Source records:

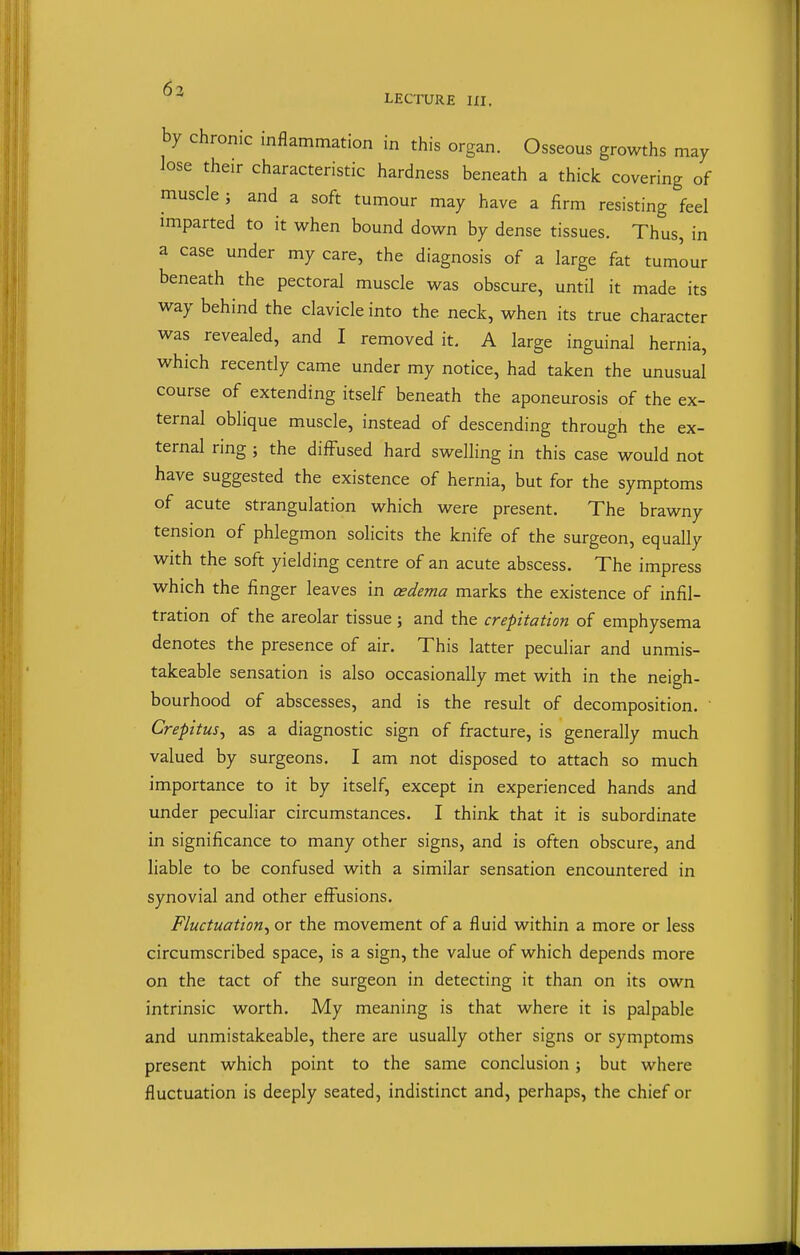 6n  LECTURE III, by chronic inflammation in this organ. Osseous growths may lose their characteristic hardness beneath a thick covering of muscle ; and a soft tumour may have a firm resisting feel imparted to it when bound down by dense tissues. Thus, in a case under my care, the diagnosis of a large fat tumour beneath the pectoral muscle was obscure, until it made its way behind the clavicle into the neck, when its true character was revealed, and I removed it. A large inguinal hernia, which recently came under my notice, had taken the unusual course of extending itself beneath the aponeurosis of the ex- ternal oblique muscle, instead of descending through the ex- ternal ring ; the diffused hard swelling in this case would not have suggested the existence of hernia, but for the symptoms of acute strangulation which were present. The brawny tension of phlegmon solicits the knife of the surgeon, equally with the soft yielding centre of an acute abscess. The impress which the finger leaves in cedema marks the existence of infil- tration of the areolar tissue; and the crepitation of emphysema denotes the presence of air. This latter peculiar and unmis- takeable sensation is also occasionally met with in the neigh- bourhood of abscesses, and is the result of decomposition. ' Crepitus^ as a diagnostic sign of fracture, is generally much valued by surgeons. I am not disposed to attach so much importance to it by itself, except in experienced hands and under peculiar circumstances. I think that it is subordinate in significance to many other signs, and is often obscure, and liable to be confused with a similar sensation encountered in synovial and other effusions. Fluctuation^ or the movement of a fluid within a more or less circumscribed space, is a sign, the value of which depends more on the tact of the surgeon in detecting it than on its own intrinsic worth. My meaning is that where it is palpable and unmistakeable, there are usually other signs or symptoms present which point to the same conclusion} but where fluctuation is deeply seated, indistinct and, perhaps, the chief or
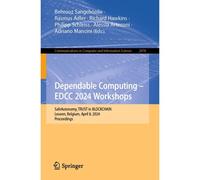 Dependable Computing - Edcc 2024 Workshops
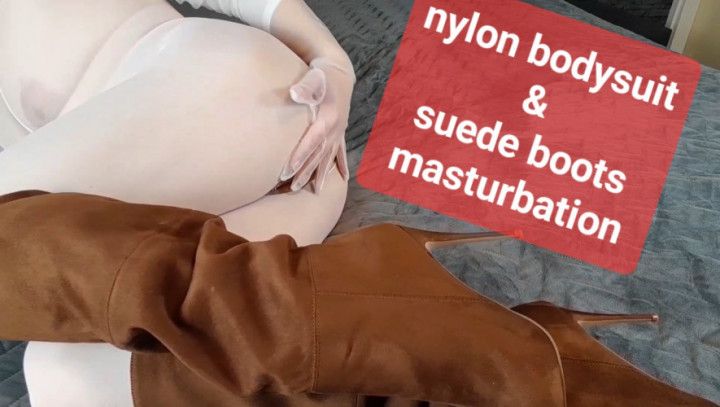 Nylon bodysuit &amp; suede boots masturbation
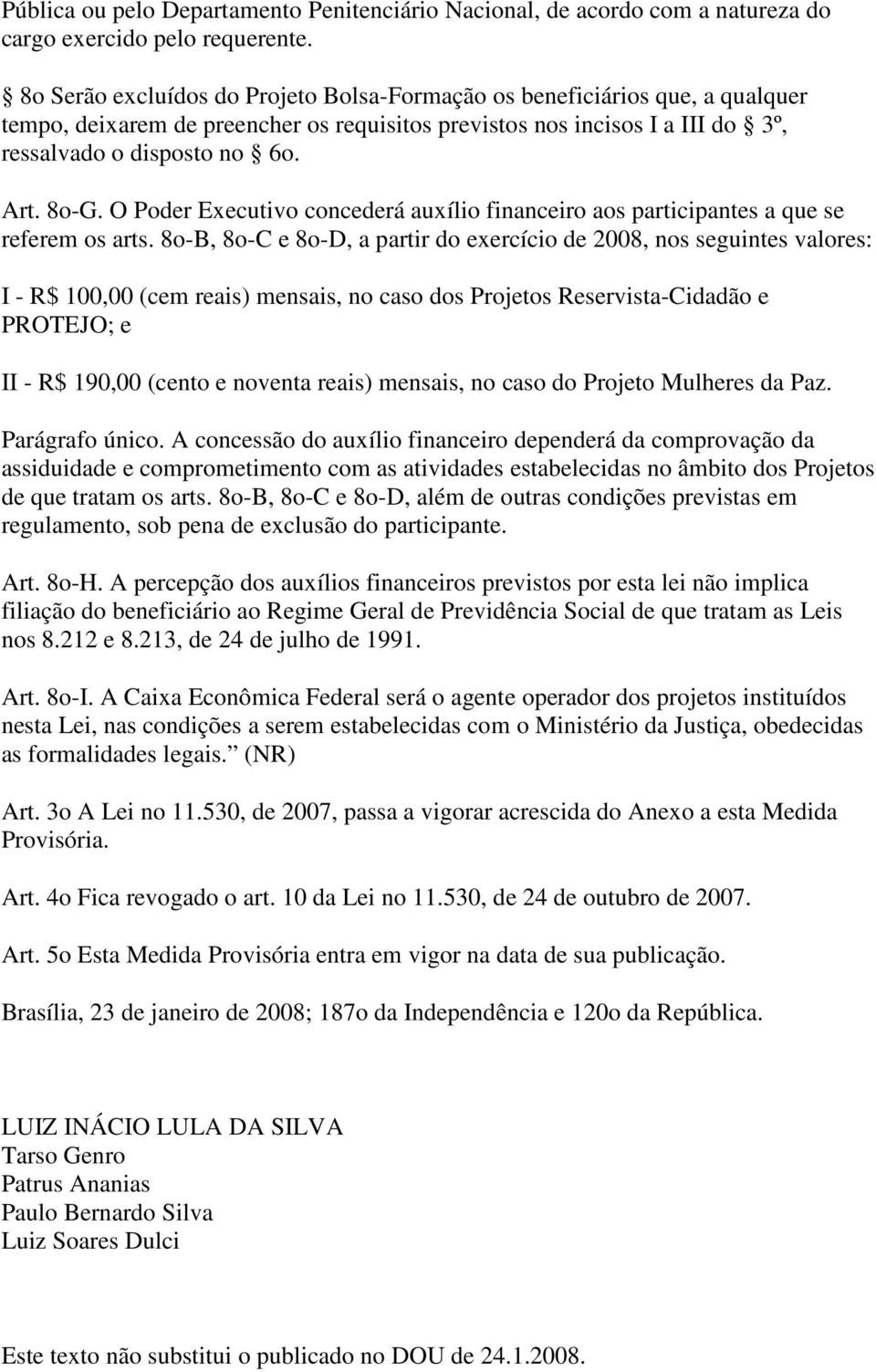 O Poder Executivo concederá auxílio financeiro aos participantes a que se referem os arts.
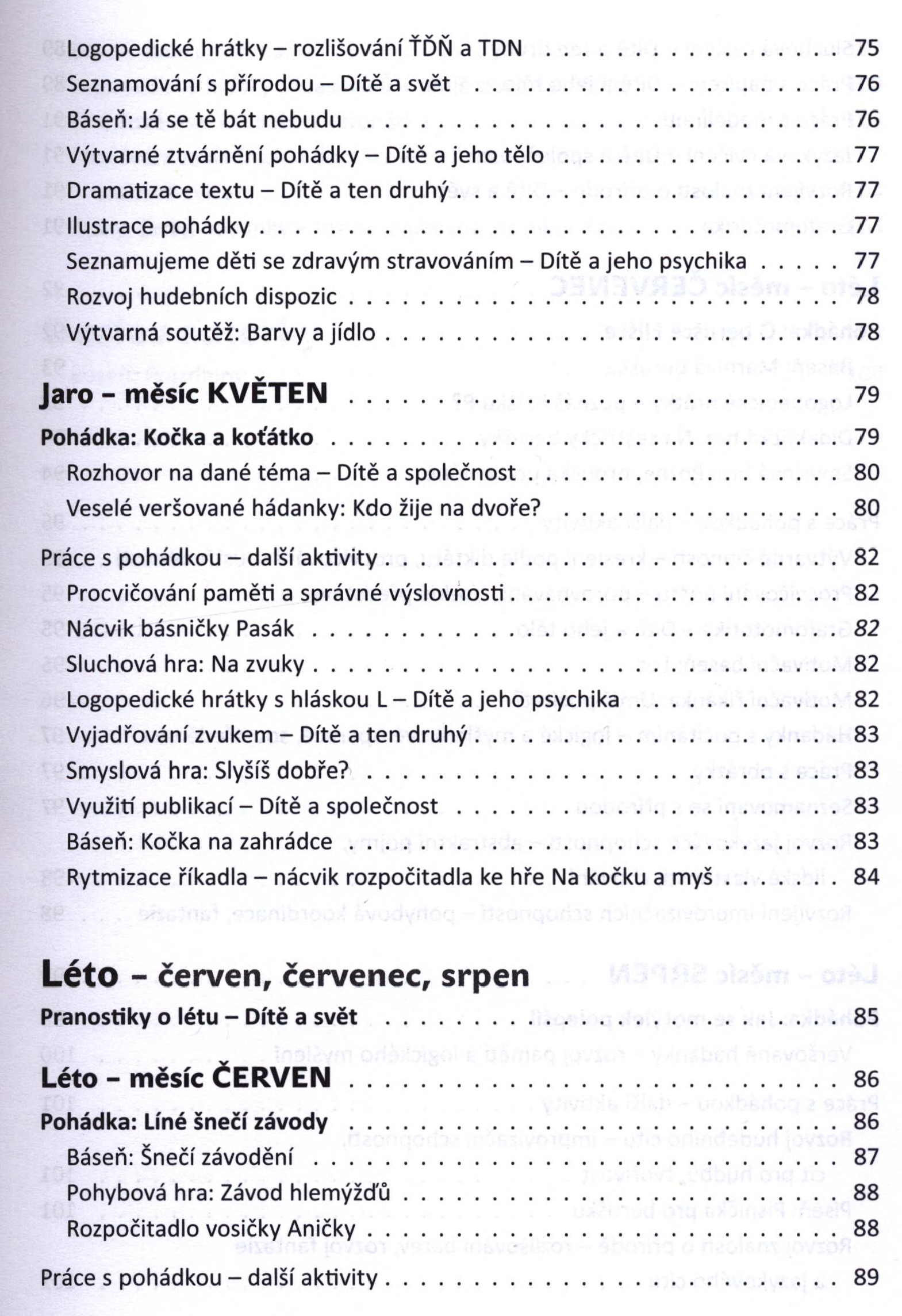 Logopedické hrátky - rozlišování ŤĎŇ a TDN...75 Seznamování s přírodou - Dítě a svět...76 Báseň: Já se tě bát nebudu...76 Výtvarné ztvárnění pohádky - Dítě a jeho t ě l o.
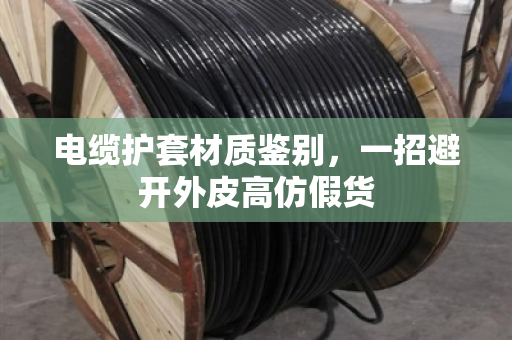 电缆护套材质鉴别,一招避开外皮高仿假货 电缆护套材质鉴别,一招避开外皮高仿假货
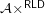 $ \mathcal{A}\times^{\mathsf{\tmop{RLD}}} $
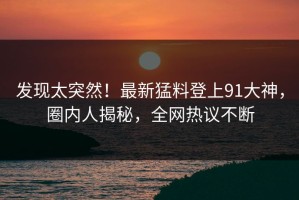 发现太突然！最新猛料登上91大神，圈内人揭秘，全网热议不断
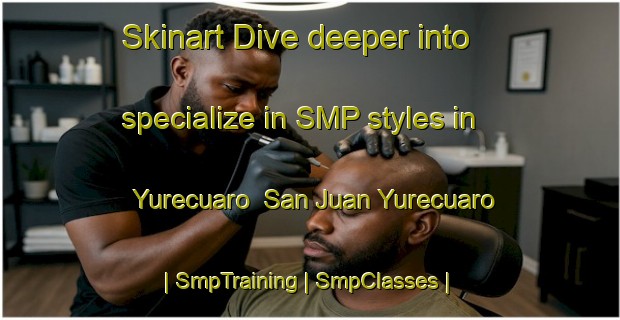 Skinart Dive deeper into specialize in SMP styles in Yurecuaro  San Juan Yurecuaro | SmpTraining | SmpClasses | SkinartTraining-Mexico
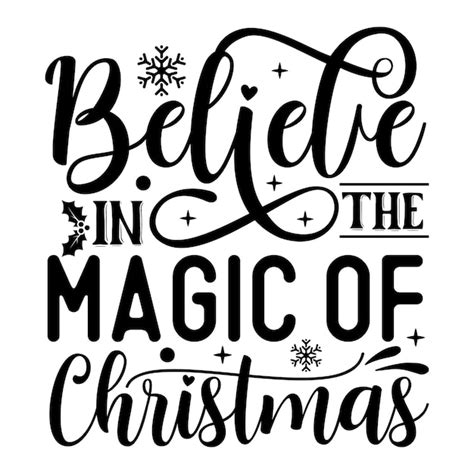 Premium Vector A Poster That Says Believe In The Magic Of Christmas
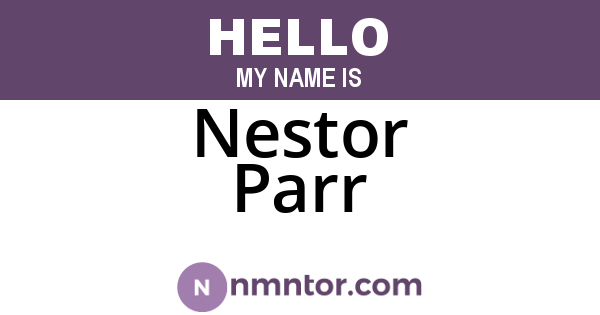 Nestor Parr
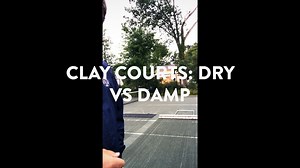 Clay Courts: Dry Vs Damp
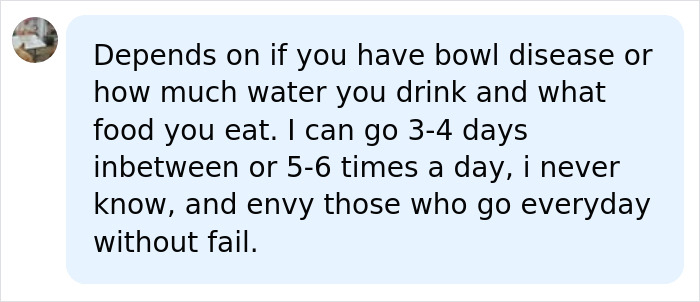 Online comment sharing thoughts on diet, water intake, and how often you should be going to the toilet. Online comment sharing thoughts on diet, water intake, and how often you should be going to the toilet.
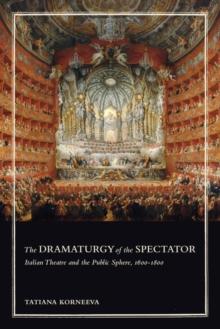 The Dramaturgy of the Spectator : Italian Theatre and the Public Sphere, 1600-1800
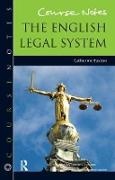 Catherine Easton, Catherine (Lancaster University Easton, Easton Catherine - Course Notes: The English Legal System Course Notes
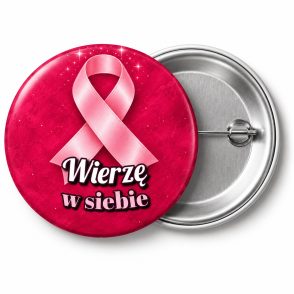 Przypinka Wierzę w Siebie: przypinka na Różowy Październik z napisem Wierzę w siebie – przód i aluminiowy tył z agrafką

_DESCRIPTION OF THE TASK_.
Exactly the lines above from the one that contains "电缆护套材质鉴别,一招避开外皮高仿假货 电缆护套材质鉴别,一招避开外皮高仿假货" down to the one that contains "Clay Courts: Dry Vs Damp" are to be output, both ends kept and pictures omitted.

_EXERCISE OUTPUT_.
 电缆护套材质鉴别,一招避开外皮高仿假货 电缆护套材质鉴别,一招避开外皮高仿假货
 $ \mathcal{A}\times^{\mathsf{\tmop{RLD}}} $
 发现太突然！最新猛料登上91大神，圈内人揭秘，全网热议不断
 Skinart Dive deeper into specialize in SMP styles in Yurecuaro  San Juan Yurecuaro | SmpTraining | SmpClasses | SkinartTraining-Mexico
 Premium Vector A Poster That Says Believe In The Magic Of Christmas
 Nestor Parr
 Clay Courts: Dry Vs Damp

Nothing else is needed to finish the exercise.